Le plus gros des dépenses fiscales concerne la TVA
A propos de la TVA, il faut bien voir que c’est la taxe à travers laquelle les pouvoirs publics ont consenti les dépenses (fiscales) les plus élevées : plus de 14 milliards de DH en 2013. C’est la raison pour laquelle d’ailleurs une réforme de cette taxe a été entamée depuis 2005, avec comme objectif, à terme, de supprimer la multiplicité des taux actuellement en vigueur (soit 4 taux, et même 5 en comptant le taux zéro) pour n’en garder que deux (20% et 10% ou 12%). Ce qui implique, nécessairement, la suppression des taux intermédiaires (7% et 14%) et donc l’augmentation des prix des produits et services concernés. Maintenant, c’est évident, tout le monde ne va pas applaudir cette politique, considérant que ces ajustements vont se traduire par des hausses de prix plus ou moins importantes. La question est cependant de savoir à qui s’adressent ces hausses. Il est clair que la taxe sur les véhicules de «luxe», ou même celle sur les billets d’avion sera, en gros, payée par ceux qui ont les moyens de payer. Quant à l’augmentation de la TIC sur les vins et le tabac, tous les gouvernements de par le monde y recourent pour augmenter les recettes bien sûr mais aussi, en même temps, pour lutter contre les fléaux du tabac et de l’alcool, même si les résultats obtenus peuvent être discutés.

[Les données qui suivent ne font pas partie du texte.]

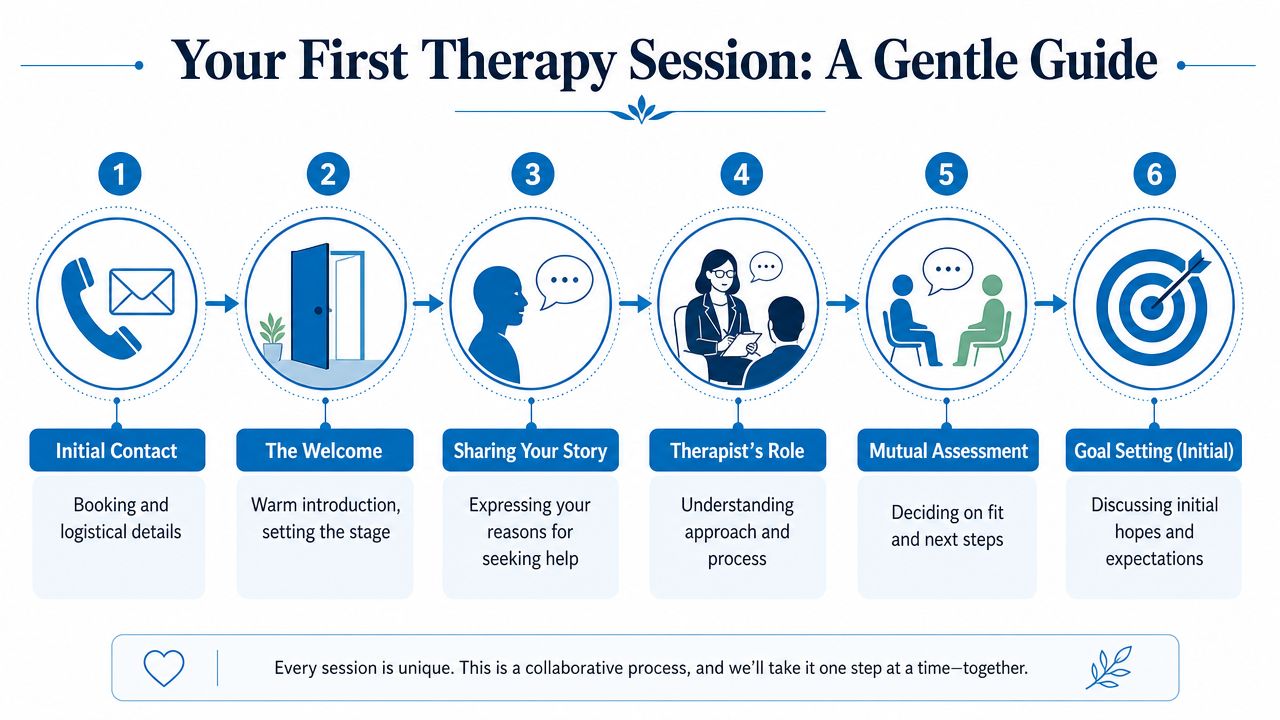 Your First Therapy Session: A Gentle Guide

1

Initial Contact

Booking and logistical details

2

The Welcome

Warm introduction, setting the stage

3

Sharing Your Story

Expressing your reasons for seeking help

4

Therapist's Role

Understanding approach and process

5

Mutual Assessment

Deciding on fit and next steps

6

Goal Setting (Initial)

Discussing initial hopes and expectations

Every session is unique. This is a collaborative process, and we'll take it one step at a time—together.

Cela pour dire que les aménagements de taux de TVA introduits dans la Loi de finances ne devraient ni surprendre ni étonner. C’est dans la logique de la réforme lancée voici presque dix ans maintenant. Et puis, il y a une question de cohérence qui est sous-jacente au débat sur la Loi de finances : si l’on considère que le pays doit impérativement rétablir ses équilibres macroéconomiques pour ne pas devoir passer sous les fourches caudines des institutions financières internationales, il faut nécessairement que l’Etat diminue ses dépenses. Il se trouve que parmi ces dépenses, il y a celles qui sont à caractère fiscal (appelées les dépenses fiscales). En outre, la mise à contribution de tous pour améliorer les recettes fiscales s’impose. Aujourd’hui, les contributeurs, qu’il s’agisse des personnes physiques ou des entreprises, sont peu nombreux. Le gros des assujettis sont ou bien exonérés (donc dépenses fiscales) ou bien…invisibles (secteur informel). Comme quoi, rien n’est vraiment simple...
Recettes en baisse malgré les ajustements fiscaux
Malgré les ajustements fiscaux contenus dans la Loi de finances 2014, les recettes du Budget général au cours de cet exercice devraient baisser de 6,7%, à 264,4 milliards de DH, selon les prévisions du gouvernement. Les dépenses, elles, sont en hausse de 3%, en dépit des coupes dans le budget d’investissement (-16%, à 49,5 milliards de DH) et dans l’enveloppe de la compensation (-16,7%, à 41,65 milliards de DH). C’est que la croissance en 2014, compte tenu de l’effet de base, mais aussi du prolongement de la crise internationale, connaîtra un ralentissement par rapport à 2013, quoique la sensibilité des recettes fiscales à la croissance reste encore limitée.